Pfizer Inc PFE-N on Tuesday raised its forecast for 2022 sales of its COVID-19 vaccine by $2-billion to $34-billion, and said new deals and drugs in development should help replace future declining vaccine sales and lost revenue from patent expirations.
The U.S. drugmaker’s shares rose 2.7 per cent to $47.84 as its third-quarter profit beat estimates, mainly due to higher-than-expected sales of the vaccine it shares with German partner BioNTech.
The upbeat earnings also sent shares of rival COVID-19 vaccine makers higher.
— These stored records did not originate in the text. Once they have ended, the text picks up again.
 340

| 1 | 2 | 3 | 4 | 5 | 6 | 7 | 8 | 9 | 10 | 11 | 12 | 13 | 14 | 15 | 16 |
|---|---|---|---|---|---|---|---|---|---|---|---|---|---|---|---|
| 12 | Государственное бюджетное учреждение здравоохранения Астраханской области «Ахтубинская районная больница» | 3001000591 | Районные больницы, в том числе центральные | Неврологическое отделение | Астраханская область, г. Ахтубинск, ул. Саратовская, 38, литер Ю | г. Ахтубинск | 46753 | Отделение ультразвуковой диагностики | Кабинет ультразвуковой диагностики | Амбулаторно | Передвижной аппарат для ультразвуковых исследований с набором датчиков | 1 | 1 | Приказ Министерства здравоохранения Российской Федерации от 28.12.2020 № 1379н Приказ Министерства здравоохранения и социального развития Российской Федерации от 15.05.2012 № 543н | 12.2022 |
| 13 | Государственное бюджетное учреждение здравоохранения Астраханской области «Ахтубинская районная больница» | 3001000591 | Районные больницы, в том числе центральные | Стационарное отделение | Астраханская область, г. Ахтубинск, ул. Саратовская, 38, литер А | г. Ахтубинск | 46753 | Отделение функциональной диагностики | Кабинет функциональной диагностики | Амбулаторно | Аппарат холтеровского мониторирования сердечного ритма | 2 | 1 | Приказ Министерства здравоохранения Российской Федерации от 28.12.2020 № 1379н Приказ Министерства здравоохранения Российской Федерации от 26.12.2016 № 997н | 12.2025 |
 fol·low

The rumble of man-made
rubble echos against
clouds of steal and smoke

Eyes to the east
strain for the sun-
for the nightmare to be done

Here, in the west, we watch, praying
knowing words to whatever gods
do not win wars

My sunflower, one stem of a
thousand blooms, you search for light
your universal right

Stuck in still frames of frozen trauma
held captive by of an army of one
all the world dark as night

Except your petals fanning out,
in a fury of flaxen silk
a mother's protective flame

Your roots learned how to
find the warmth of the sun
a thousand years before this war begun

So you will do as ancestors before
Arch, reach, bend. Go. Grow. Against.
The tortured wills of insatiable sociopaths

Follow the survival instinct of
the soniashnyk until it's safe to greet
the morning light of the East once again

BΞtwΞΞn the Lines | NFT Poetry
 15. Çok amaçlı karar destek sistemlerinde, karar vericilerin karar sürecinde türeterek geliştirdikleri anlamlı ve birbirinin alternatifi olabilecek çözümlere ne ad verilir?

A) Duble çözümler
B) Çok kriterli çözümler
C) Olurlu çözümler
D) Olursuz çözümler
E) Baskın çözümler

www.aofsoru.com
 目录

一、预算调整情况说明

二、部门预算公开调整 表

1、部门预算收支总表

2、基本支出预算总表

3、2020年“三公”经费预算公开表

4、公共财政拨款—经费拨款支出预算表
Novavax Inc and Moderna Inc were up roughly 2 per cent each.
Sales of the Pfizer/BioNTech COVID vaccine are down from pandemic highs as many countries have neared the end of their primary vaccination campaigns. There are also concerns about soft demand for newly updated booster shots.
In response, Pfizer hopes to roughly quadruple the price of the vaccine in the United States once the government stops buying doses and sales shift to the private market.
Chief Executive Albert Bourla said in an interview that the company is trying to showcase what a “post-COVID crisis” Pfizer will look like.
COVID-19 treatments and vaccines will be multibillion-dollar franchises, he said, “but that will be stable, not with ups and downs. And the growth will be driven by the pipeline and the business development.”
Pfizer is expected to face the loss of patent protections for some key drugs between 2025 and 2030. The company has turned to deals such as its recent $5.4-billion acquisition of Global Blood Therapeutics Inc and its $11.6-billion purchase of Biohaven to beef up its pipeline of future products.
Bourla said the company’s internal pipeline should help replace lost growth from COVID sales and patent expirations, pointing to 19 products the company hopes to launch over the next 18 months that he said could deliver some $20-billion in annual revenue. These include treatments for ulcerative colitis and migraines, as well as its vaccine for respiratory syncytial virus (RSV).
The company said its experimental RSV vaccine was found to be effective in a late-stage study in preventing severe infections in infants when given to expectant mothers.
BMO Capital Markets analyst Evan Seigerman said some investors will point to the massive COVID vaccine beat as unsustainable, however, “we’re not yet throwing in the towel given an emerging pipeline and significant balance sheet flexibility.”
Third-quarter sales of the COVID vaccine came in at $4.40-billion, blowing past estimates of $2.60-billion.
However, $7.51-billion in sales of Paxlovid, the company’s COVID-19 antiviral treatment, fell short of estimates of $7.66-billion.
Pfizer reported adjusted earnings of $1.78 per share in the third quarter, beating analysts’ estimates by 39 cents.